Jax: Time-efficient higher-order forward mode?

Created on 20 Mar 2019 · 18Comments · Source: google/jax

Have you guys given any thought to how to efficiently compute higher-order derivatives of scalar-input functions? I have a use for 4th- and 5th-order derivatives of a scalar-input, vector-output function, namely, regularizing ODEs to be easy to solve.

I'm not sure, but I think that in principle, the Nth-order derivative of a scalar-input function can be computed for about only N times the cost of evaluating the original function, if intermediate values are cached. We think we have a partial solution using https://github.com/JuliaDiff/TaylorSeries.jl, but I'd rather do it in JAX.

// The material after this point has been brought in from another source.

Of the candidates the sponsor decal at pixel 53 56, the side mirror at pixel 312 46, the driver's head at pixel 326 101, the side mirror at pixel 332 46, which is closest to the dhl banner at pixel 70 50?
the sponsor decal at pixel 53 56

The following toy example takes time exponential in the order of the derivative:

from jax import jvp
import jax.numpy as np

def fwd_deriv(f):
  def df(x):
    return jvp(f, (x,), (1.0,))[1]
  return df

def f(t):
    return 0.3 * np.sin(t) * t**10

g = f
for i in range(10):
    g = fwd_deriv(g)
    print(g(1.1))

Is there a simple way to set things up with jvps and vjps to be more time-efficient, or do you think it would require a different type of autodiff entirely?

enhancement question

Source

duvenaud

👍2

Most helpful comment

This was definitely a bit of a rabbit hole we stumbled into!

jessebett on 18 Mar 2020

👍2

All 18 comments

Great question.

One potential quick fix is that if you use @jit then XLA's common-subexpression elimination (CSE) might do some of this for you. But exponentially blowing up the computation we hand to XLA isn't a good idea even if XLA can CSE it back down.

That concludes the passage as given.